Я услышала короткие гудки, но от расстройства все равно продолжала разговаривать с этой заносчивой маразматичкой:
— Очки, зубы, кошки! Американские предрассудки! Мы в Европе! Вы не имеете права отказывать мне из-за таких пустяков! Это незаконно! Это нарушение прав человека!
— Мырь-мырь, — философски изрек кот, устраиваясь на моих коленях поудобнее.
— Вот именно. — Я повесила трубку. — Дураки они все.
Телефон зазвонил тут же! Миленькая мадам Лебуафлори! Я так и знала! Вы передумали! Вы же понимаете, что это глупо!
— Алло! — с надеждой сказала я.
— Так, — сосредоточенно произнес мужчина. — Вы давали объявление?
— Допустим…
— Хорошо. Значит, так, вы сможете встретиться со мной, скажем, часа в два? Нет, лучше в три. В три я буду в «Ришар». Да, именно в три.
— А где это?
— Вы не знаете кафетерий на площади Виктора Гюго?
— Знаю, знаю. Конечно! Там еще к кофе подают маленькие шоколадки размером…
— Замечательно. Подъезжайте. Тогда и поговорим.
Гудки. Я с недоумением разглядывала трубку. Что это? Свидание? Деловая встреча? Я положила трубку на рычаг; телефон сразу отозвался звонком.
— Слушаю, — сказала я.
— Я забыл назвать свое имя. — Тот же голос! — Меня зовут Алекс Дюваль. До встречи.
Я в очередной раз вернула трубку на место и допила кофе, радостно обнаружив, что мои руки не дрожат больше! Пожалуй, можно даже и съесть что-нибудь. Вместе со стулом — дабы не потревожить кота — я развернулась к холодильнику и достала: йогурт, сыр, колбасу, замерзшие ломтики багета, банку с джемом, кастрюльку с остатками картофельного пюре, бутылочку с соусом, припасенную на черный день баночку трюфелей по-провансальски и дежурный пакет с замороженными овощами. Последние два яйца птенчиками поглядывали на меня из гнездышек на дверце; в поддоне сиротливо краснел помидор. Я извлекла и его.

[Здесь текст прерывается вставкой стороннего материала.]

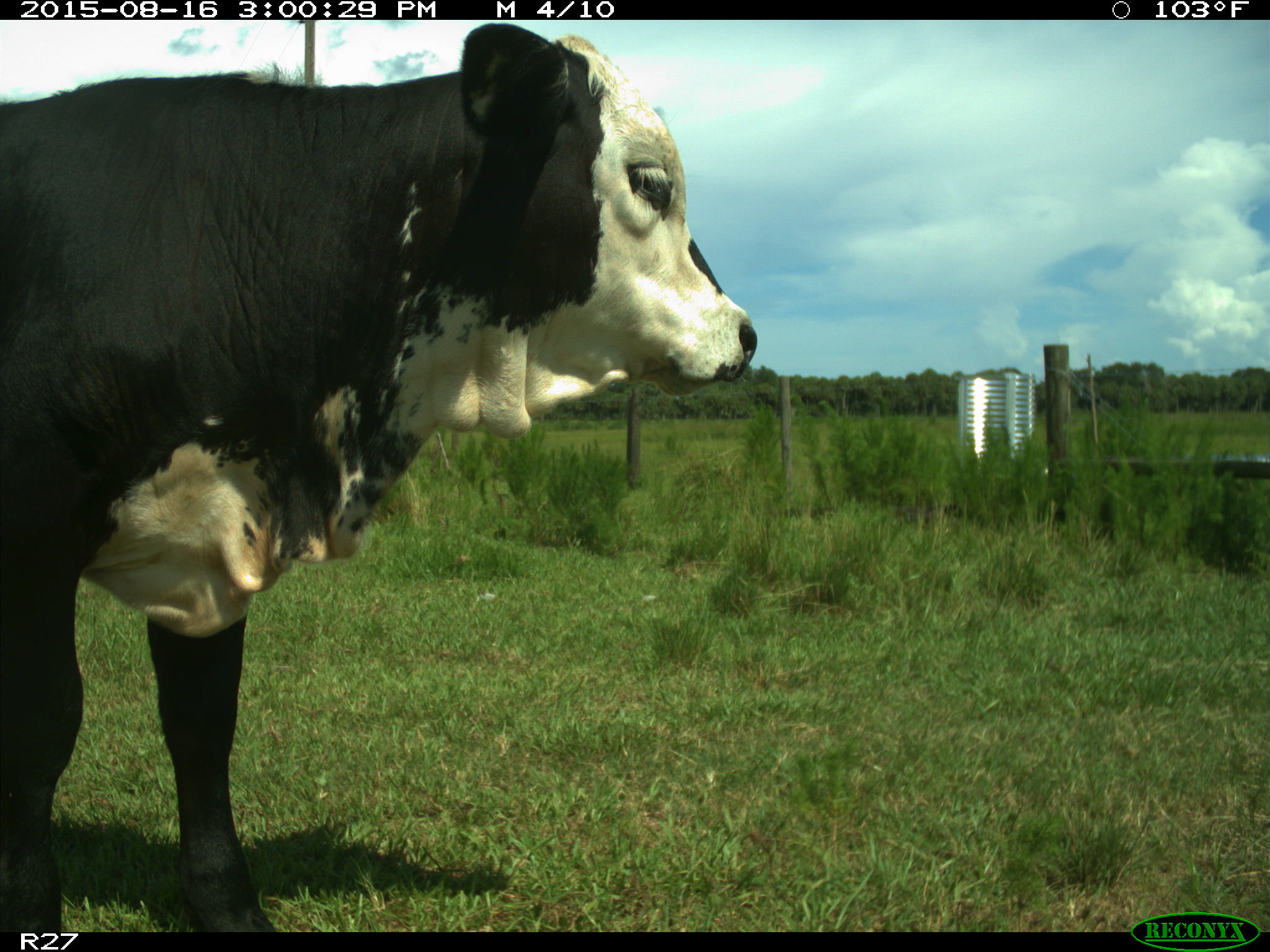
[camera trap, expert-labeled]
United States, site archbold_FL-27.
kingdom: Animalia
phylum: Chordata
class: Mammalia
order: Artiodactyla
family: Bovidae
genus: Bos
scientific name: Bos taurus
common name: domestic cow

Геркулес тут же выразил свои претензии на яйца и колбасу. Заверив, что поделюсь с ним яичницей, я бережно опустила кота на пол.
— Мырь, — пренебрежительно сказал он: дескать, вечно ты стараешься испортить приличный продукт.
— Ладно, Геркулес. — Я окинула взглядом свои припасы. — У меня всего много. А ты любишь сырые яйца. — И положила одно в его мисочку.
Кот обнюхал трофей, потрогал лапкой и уселся рядом, не сводя с него глаз. Я занялась готовкой, а когда обернулась, яйцо лежало посередине кухни. Геркулес вылизывал свой хвост.
— Ты чего, кот? — Я нагнулась за яйцом, но оно оказалось невесомо легким. Скорлупа была пустая. — Когда ты успел? Я опять не уследила. Как же тебе это удается?
Может быть, сегодня Геркулес и поделился бы со мной своим ноу-хау, но телефон зазвонил опять.
— Как ты там? Маленькая Беа-Беа? — нежно спросил Гастон. — Как твоя балетная ножка?
— Не звони мне… — Скорлупа хрупнула в моих пальцах.
— Я так соскучился! Перекусим где-нибудь с тобой вместе?
— Пожалуйста, не звони мне никогда.
— Обиделась, что я не вернулся? Но ты же сама видела, что произошло. Я чуть не до утра проторчал в участке. Взломщик будет иметь дело с моей страховой компанией!
— Рада за тебя. — Почему я до сих пор не повесила трубку?
— Не дуйся, Беа-Беа. Тебе не идет. Ты такая хорошенькая, когда веселая!
— Я вовсе не хорошенькая…
— Прости. Я не то сказал. Ты очень красивая!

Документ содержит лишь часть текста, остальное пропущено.